Selected passage:
++++++++++

Should I remove the entire instrument panel ?
how many covers should I remove? all the radio and heat adjustment, clock etc?
Re: Wet footwell help
Posted: Sun May 05, 2013 8:04 pm
by Jim320i
Only passenger side trim needs removing if its a RHD car
Image stole from google but this shows it
Middle of the picture you see a pipe at the base, this is the usual spot it leaks. I assume some new o rings would sort this but let someone confirm first.
Another image from google but close up
Thats the area you need to be in.
Easy to get to, undo the 2 nuts holding the glovebox bracket on that are attach to the bulk head first, 10mm I think, then drop the glove box and move it out your way, you'll need to pop the 3 clips holding the torch loom onto the side of the glove box.
Then its the glove box plastics, top bit first from memory, screw that the from then some plastic twisting locks on either side, then you can remove the right side trim, same thing, screw at the front and a twisty plastic thing at the back, although im sure you can see it with out removing all this but might just give you a bit of extra space.

++++++++++

Records supplied:
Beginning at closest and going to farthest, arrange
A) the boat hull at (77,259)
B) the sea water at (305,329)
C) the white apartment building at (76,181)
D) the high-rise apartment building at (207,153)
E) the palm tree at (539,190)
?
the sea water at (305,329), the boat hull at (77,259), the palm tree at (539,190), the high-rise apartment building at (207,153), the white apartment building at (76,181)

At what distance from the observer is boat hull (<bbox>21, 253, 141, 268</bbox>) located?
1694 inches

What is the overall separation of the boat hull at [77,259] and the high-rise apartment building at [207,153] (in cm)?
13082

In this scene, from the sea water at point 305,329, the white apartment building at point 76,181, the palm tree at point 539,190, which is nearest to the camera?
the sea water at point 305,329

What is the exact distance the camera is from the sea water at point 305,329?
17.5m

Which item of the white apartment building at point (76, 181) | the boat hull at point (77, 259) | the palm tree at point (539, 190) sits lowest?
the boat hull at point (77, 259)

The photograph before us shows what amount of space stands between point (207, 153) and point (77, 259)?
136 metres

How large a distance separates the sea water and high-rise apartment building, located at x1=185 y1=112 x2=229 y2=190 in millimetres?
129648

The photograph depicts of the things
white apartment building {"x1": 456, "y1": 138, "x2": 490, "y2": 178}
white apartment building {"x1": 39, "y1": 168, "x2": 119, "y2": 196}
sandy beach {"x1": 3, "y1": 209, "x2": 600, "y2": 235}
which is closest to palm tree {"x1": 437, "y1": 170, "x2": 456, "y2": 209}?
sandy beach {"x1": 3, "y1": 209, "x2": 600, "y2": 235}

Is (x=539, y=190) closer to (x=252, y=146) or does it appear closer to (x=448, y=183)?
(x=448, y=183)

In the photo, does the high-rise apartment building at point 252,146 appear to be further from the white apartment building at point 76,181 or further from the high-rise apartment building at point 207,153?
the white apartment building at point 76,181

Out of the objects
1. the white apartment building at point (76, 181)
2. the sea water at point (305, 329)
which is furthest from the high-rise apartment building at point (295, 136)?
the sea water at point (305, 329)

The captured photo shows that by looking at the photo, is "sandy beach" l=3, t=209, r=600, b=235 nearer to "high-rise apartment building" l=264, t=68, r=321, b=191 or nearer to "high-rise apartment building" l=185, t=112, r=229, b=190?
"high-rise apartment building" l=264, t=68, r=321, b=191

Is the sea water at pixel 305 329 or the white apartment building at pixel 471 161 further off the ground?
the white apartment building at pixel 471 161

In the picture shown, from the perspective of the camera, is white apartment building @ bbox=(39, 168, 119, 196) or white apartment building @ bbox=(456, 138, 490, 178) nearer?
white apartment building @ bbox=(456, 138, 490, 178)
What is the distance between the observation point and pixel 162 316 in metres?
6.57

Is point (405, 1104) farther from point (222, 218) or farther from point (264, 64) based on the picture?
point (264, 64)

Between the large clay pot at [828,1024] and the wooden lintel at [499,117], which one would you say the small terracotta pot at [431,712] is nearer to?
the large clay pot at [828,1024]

++++++++++

Work required: Write the next few sentences of the forum thread about fixing a wet footwell, continuing from its final sentence.

The response:
Might be worth getting the engine up to temp at that point and seeing if you can see it leaking at all, that way you'll know exactly which point its coming from
Re: Wet footwell help
Posted: Sun May 05, 2013 8:10 pm
by Grrrmachine
Brinkland, just remember that when these UK guys talk about removing the glovebox, it means removing the panel under the steering column on left-hand drive (LHD) cars like we have in Europe.
Re: Wet footwell help
Posted: Sun May 05, 2013 8:25 pm
by Brinkland
Grrrmachine wrote:Brinkland, just remember that when these UK guys talk about removing the glovebox, it means removing the panel under the steering column on left-hand drive (LHD) cars like we have in Europe.
okay thanks alot... My BMW is LHD. so I should not remove the glove-box??
sits the heating system the same place on a LHD or RHD?
Should I fix it from the drivers side or passenger side in LHD? should I remove other things when mine is LHD
thanks alot it is a great help to me
Re: Wet footwell help
Posted: Sun May 05, 2013 8:28 pm
by Jim320i
You need to remove your Driver side under dash trim.
The things behind the dash are all in the same place as RHD, its just the exteria thats different.
To remove the under dash trim its just 3 plastic scres at the front and one in the centre, watch the back section as this clips into a clip onto the steering column so you want to pull it forward, if you visually look, you'll spot it, then its in the same place pictured above, you'll spot it straight the way

Re: Wet footwell help
Posted: Sun May 05, 2013 8:38 pm
by Brinkland
Jim320i wrote:You need to remove your Driver side under dash trim.
The things behind the dash are all in the same place as RHD, its just the exteria thats different.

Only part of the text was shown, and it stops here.